> **原文**:

帝人フロンティア/想定外を想定する「まるごと防災」/自助・共助で災害被害軽減

2019年08月28日 (水曜日)

 地震や豪雨をはじめとするさまざまな災害に見舞われてきた日本。自然災害による被害を最小限にとどめるためには、安全を確保する製品や技術を普段から備えることが重要になる。安心・安全・防災ソリューションに目を向ける帝人フロンティアが展開する「まるごと防災」は総合防災のプラットフォームだ。建物内安全、BCP(事業継続計画)、備蓄、水防対策などに応じ、注目されている。

 地震や豪雨などの自然災害の被害を最小限に抑えるには、国や県などの行政機関による援助である「公助」、自分の身を自分で守る「自助」、身近な人たちが互いに助け合う「共助」のそれぞれがきちんと役割を果たすことが求められる。公助だけに頼った災害対策には限界があるとされ、自助と共助の重要性が指摘されている。

> **データ部分**:
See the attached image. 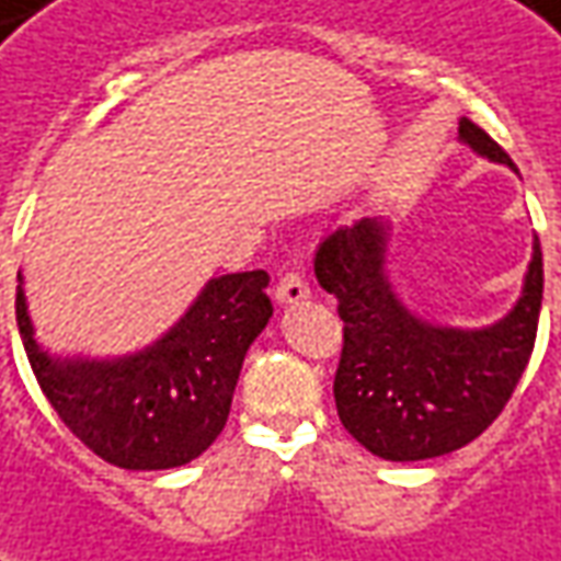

> **あなたの課題**:
原文では、自助と共助の重要性が指摘されています。その理由を一、二文で説明してください。

> **課題の解答**:
公助だけに頼った災害対策には限界があるとされているためです。自然災害の被害を最小限に抑えるには、公助・自助・共助のそれぞれがきちんと役割を果たすことが求められます。